Five key questions to get a tech transformation right

| Survey

Why do some technology transformations1 succeed while others fail? This is a perennial question that has frustrated IT departments for years, presenting both a clear-cut opportunity for growth and the risk of falling further behind. Our latest McKinsey Global Survey of technology and business leaders2 set out to better understand the keys to transformation success. We identified respondents working for the most financially successful organizations (whom we refer to as “top performers”3), whose results suggest that they reap greater benefits than others from their tech transformations.

According to the survey, these top performers pursue transformations differently from their peers in a few critical ways: they are more likely than others to anchor their technology and digital strategies in their overall business strategies, they report greater effectiveness at building environments that foster organizational change, they are more likely to invest in foundational technologies, and they are better at retaining their tech talent. What’s more, the top performers are more likely than others to combine their initiatives—a set of eight “plays” that comprise our Tech:Forward approach to technology transformations—in ways that maximize business value.

All told, we see their methods as a foundation for successful tech transformations—and the source of five critical questions that every organization should ask itself in order to increase its chances of achieving similar success.

Top financial performers are more likely than others to anchor their tech transformations in strategic business priorities, to build environments that foster change, to invest in foundational technologies, and to retain tech talent.

1. What value is IT delivering?

Most respondents with experience in tech transformations continue to report meaningful benefits from their efforts, as we have seen in previous years. For example, at least 60 percent of all respondents credit their transformations with improving performance on a range of metrics.

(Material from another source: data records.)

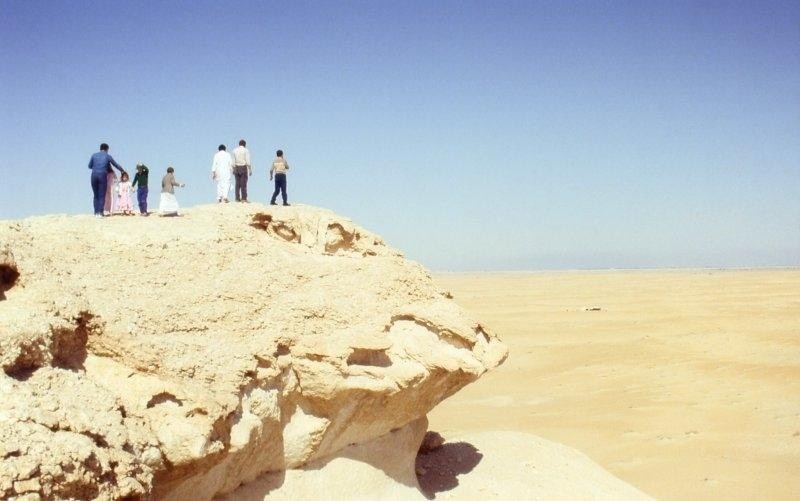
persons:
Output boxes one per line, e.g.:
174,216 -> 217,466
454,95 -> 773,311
210,144 -> 232,203
88,143 -> 129,219
233,139 -> 254,204
156,167 -> 187,218
268,150 -> 292,207
102,163 -> 116,216
117,173 -> 136,217
132,161 -> 149,217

Yet the top performers seem to have positioned themselves even better than others in terms of maximizing a transformation’s impact, especially to spur business growth (Exhibit 1). These respondents report a stronger financial return from their investment in tech transformations (87 percent of top performers say they have seen a positive impact on generating new revenue streams, compared with 58 percent of everyone else), as well as greater impact on all other metrics we tested.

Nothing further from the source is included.